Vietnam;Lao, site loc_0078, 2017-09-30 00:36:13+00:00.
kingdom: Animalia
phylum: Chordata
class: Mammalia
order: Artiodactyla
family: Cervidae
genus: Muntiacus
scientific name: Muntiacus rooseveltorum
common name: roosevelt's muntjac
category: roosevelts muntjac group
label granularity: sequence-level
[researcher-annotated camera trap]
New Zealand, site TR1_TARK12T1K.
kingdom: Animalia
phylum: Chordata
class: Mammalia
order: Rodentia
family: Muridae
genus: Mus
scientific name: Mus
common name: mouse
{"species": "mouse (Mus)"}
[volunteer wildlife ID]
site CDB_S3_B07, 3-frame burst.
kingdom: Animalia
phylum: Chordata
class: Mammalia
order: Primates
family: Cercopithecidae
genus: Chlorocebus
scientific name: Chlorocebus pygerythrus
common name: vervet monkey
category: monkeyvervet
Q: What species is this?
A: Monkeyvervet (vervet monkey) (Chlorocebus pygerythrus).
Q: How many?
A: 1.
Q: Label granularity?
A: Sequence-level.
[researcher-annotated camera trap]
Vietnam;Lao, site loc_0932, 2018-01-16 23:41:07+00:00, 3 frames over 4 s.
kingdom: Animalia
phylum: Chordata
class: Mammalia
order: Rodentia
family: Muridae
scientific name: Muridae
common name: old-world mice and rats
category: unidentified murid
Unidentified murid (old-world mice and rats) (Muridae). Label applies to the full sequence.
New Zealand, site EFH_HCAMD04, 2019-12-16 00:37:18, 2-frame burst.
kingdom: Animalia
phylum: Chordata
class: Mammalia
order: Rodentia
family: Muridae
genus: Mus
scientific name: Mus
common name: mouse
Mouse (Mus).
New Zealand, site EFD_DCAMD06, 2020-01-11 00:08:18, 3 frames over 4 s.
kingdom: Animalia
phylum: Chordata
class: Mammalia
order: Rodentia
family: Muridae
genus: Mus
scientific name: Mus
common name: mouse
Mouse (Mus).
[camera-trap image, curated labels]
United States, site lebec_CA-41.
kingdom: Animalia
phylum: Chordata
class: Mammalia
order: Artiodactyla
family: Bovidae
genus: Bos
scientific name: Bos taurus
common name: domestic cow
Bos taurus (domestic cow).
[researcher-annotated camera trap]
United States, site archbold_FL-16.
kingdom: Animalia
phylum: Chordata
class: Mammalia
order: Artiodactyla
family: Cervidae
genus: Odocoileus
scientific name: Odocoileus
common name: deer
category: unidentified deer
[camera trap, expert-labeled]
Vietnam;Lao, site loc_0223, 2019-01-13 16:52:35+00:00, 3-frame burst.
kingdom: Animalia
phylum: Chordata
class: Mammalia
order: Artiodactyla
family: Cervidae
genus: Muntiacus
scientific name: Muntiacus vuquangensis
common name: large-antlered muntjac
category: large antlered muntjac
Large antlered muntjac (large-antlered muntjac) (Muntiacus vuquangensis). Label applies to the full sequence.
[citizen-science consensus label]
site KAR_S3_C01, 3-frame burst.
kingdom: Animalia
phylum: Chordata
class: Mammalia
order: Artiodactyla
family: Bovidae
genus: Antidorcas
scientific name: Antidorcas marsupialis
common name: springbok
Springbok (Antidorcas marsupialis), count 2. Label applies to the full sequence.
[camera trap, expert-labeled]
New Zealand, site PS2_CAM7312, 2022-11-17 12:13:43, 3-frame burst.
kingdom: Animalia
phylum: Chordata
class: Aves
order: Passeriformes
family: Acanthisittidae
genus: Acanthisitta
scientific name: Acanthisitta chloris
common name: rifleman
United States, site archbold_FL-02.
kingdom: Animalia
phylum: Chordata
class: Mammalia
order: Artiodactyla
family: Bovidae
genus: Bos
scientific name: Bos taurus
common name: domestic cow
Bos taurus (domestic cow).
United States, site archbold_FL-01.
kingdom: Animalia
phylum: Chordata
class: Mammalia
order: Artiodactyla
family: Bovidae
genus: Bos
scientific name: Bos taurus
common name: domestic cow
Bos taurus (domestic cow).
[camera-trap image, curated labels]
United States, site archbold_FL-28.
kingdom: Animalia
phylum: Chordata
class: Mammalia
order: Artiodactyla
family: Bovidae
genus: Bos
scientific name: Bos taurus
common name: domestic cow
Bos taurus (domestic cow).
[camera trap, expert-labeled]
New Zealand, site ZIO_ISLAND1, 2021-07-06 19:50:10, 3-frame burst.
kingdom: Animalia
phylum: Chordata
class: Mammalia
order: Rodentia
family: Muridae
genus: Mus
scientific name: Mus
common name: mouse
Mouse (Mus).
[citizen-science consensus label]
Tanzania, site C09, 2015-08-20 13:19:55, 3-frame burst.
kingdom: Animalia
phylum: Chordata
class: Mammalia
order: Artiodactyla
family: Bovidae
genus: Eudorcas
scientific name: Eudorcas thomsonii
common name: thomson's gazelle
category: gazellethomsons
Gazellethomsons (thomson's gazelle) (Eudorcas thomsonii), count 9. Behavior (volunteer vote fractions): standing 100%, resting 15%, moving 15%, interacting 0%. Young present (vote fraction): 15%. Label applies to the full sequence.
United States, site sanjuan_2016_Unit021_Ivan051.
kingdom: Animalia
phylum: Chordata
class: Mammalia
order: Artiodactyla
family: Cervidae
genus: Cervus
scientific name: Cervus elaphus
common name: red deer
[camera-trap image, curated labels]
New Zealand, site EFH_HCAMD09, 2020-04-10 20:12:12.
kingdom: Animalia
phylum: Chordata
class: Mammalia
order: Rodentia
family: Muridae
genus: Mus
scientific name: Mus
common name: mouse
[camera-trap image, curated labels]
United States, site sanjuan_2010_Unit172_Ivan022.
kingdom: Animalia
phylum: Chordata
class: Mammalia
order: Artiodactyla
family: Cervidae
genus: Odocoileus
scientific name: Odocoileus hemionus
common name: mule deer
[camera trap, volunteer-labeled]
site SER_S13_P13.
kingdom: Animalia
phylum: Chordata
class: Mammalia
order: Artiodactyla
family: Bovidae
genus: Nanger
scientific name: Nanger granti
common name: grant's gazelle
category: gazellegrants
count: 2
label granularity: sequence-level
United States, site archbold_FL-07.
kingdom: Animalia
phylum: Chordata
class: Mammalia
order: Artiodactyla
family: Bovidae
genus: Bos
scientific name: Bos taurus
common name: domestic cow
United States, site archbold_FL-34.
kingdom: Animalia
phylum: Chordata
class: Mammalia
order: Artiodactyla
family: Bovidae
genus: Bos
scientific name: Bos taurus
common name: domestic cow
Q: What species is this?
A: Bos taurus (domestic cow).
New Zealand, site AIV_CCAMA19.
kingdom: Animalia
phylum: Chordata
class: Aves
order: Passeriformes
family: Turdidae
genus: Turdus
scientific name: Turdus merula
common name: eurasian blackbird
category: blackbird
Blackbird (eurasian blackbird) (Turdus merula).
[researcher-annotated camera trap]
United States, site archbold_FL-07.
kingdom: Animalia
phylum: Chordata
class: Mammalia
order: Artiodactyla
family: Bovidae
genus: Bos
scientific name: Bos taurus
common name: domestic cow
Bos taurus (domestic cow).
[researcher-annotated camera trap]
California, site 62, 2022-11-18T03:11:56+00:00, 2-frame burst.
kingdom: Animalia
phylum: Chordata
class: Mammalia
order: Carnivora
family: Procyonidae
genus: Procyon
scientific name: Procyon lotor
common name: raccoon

**What the task asks:** If a line in the listing holds the word "over", list that line.

**Answer space:**
Vietnam;Lao, site loc_0932, 2018-01-16 23:41:07+00:00, 3 frames over 4 s.
New Zealand, site EFD_DCAMD06, 2020-01-11 00:08:18, 3 frames over 4 s.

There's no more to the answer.